Case II above is the second most likely outcome. In this case wave X is followed by a triangle. This could be a problem for active traders as volatility might be so low as to make it difficult to be profitable. Even so, skilled intermediate term traders should be able to be profitable in this scenario. Wave a of the triangle would likely bottom in late 2012. Wave b would likely top around 2017, but wave e might not complete until well into the 2020s. Wave e of the triangle would most likely bottom at or above the March 09 low. Unfortunately, there will be no way to know whether Case I or II is in force unless and until the wave a of Y low is taken out, years from now.

Case III is the new pattern that I propose and the least likely outcome as I see it. If it occurs, perhaps some kind soul will give me credit, but since it is probably not going to happen, I won't worry about it too much. In this case, we would expect wave X to top out near or above the all time highs for the Dow and SP500. Afterward, a very sharp 5 wave decline that goes well below the March 09 low would follow and would likely bottom in late 2012. I say that this case dovetails with the consensus elliot wave view because it does end in a severe 5 wave decline, albeit from higher levels than the consensus expects. This case also presents another problem since it will be difficult to tell if the bottom in 2012 is the end wave Y or simply wave a of Y from case I. However, if it is deep enough we might reasonbly conclude that it is case III. Nevertheless, there will be no way to prove it until there is a higher low later in the decade.

These hypothetical corrective patterns show that 2010 is the year that wave X will complete and the next leg of the bear market will begin. They also show how it can be that we will approach the old highs while still remaining in the middle of a secular bear market, which will most certainly fool most traders and investors. X waves, like B waves, are fakes and the breadth and momentum of wave [C] of x will probably diverge from wave [A], and if so, it will help us conclude that the hypothetical combination corrections are the correct interpretation and prepare us for the coming decline.

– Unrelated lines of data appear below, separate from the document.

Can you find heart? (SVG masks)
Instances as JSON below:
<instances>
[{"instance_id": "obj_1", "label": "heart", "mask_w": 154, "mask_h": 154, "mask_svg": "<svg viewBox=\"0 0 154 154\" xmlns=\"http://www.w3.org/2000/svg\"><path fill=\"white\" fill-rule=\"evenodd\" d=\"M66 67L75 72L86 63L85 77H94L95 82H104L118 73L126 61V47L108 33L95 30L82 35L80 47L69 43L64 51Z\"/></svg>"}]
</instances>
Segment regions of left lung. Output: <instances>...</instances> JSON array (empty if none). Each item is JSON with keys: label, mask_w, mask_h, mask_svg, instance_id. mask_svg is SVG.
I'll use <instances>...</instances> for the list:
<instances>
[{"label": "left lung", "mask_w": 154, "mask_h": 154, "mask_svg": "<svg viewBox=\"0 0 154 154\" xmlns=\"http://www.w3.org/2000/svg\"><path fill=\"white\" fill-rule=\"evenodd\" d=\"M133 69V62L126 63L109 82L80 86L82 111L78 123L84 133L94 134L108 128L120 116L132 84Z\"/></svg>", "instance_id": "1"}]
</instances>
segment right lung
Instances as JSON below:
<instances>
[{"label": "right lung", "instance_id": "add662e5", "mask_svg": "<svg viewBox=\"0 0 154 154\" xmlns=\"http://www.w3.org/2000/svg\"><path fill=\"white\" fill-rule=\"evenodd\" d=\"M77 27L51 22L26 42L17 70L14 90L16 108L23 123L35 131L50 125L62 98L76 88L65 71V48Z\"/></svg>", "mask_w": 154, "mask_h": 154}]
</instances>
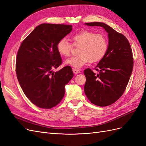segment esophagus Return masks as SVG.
<instances>
[{"label":"esophagus","mask_w":146,"mask_h":146,"mask_svg":"<svg viewBox=\"0 0 146 146\" xmlns=\"http://www.w3.org/2000/svg\"><path fill=\"white\" fill-rule=\"evenodd\" d=\"M72 70H73V72H74L75 74H78V73H80V70H78V69H75V68H74V69H72Z\"/></svg>","instance_id":"esophagus-1"}]
</instances>
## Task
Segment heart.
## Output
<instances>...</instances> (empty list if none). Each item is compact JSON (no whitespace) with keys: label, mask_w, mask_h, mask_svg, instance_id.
<instances>
[{"label":"heart","mask_w":146,"mask_h":146,"mask_svg":"<svg viewBox=\"0 0 146 146\" xmlns=\"http://www.w3.org/2000/svg\"><path fill=\"white\" fill-rule=\"evenodd\" d=\"M72 44L66 38H62L57 43L58 53L64 56H69L73 46L80 47L77 56L65 61V64L75 68H81L90 62L94 63L102 59L107 52L108 42L107 38L102 33H96L88 30H82L70 36Z\"/></svg>","instance_id":"b5f03b06"}]
</instances>
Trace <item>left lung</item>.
Here are the masks:
<instances>
[{
	"mask_svg": "<svg viewBox=\"0 0 146 146\" xmlns=\"http://www.w3.org/2000/svg\"><path fill=\"white\" fill-rule=\"evenodd\" d=\"M89 26H100L108 34L107 53L94 69H86L84 91L91 103L105 107L121 98L129 83L133 68V57L127 38L103 23H85Z\"/></svg>",
	"mask_w": 146,
	"mask_h": 146,
	"instance_id": "1",
	"label": "left lung"
}]
</instances>
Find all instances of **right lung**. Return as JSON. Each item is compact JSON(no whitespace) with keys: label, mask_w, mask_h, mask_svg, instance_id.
Masks as SVG:
<instances>
[{"label":"right lung","mask_w":146,"mask_h":146,"mask_svg":"<svg viewBox=\"0 0 146 146\" xmlns=\"http://www.w3.org/2000/svg\"><path fill=\"white\" fill-rule=\"evenodd\" d=\"M72 29L71 25L42 24L19 47L16 60L17 80L25 95L39 108L50 109L58 105L65 85L74 76L69 66L53 72L62 63L57 43Z\"/></svg>","instance_id":"add662e5"}]
</instances>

It is not clear that after this correction is over that a typical new secular bull market will ensue as it may be that any of the above outcomes are simply wave a of very large triangle that lasts until the second half of the century in Supercycle wave IV. Even so, there should be several long periods of strongly advancing markets until the 2040s. If I'm fortunate enough to still be trading at that time, we can speculate about the next secular bear market then.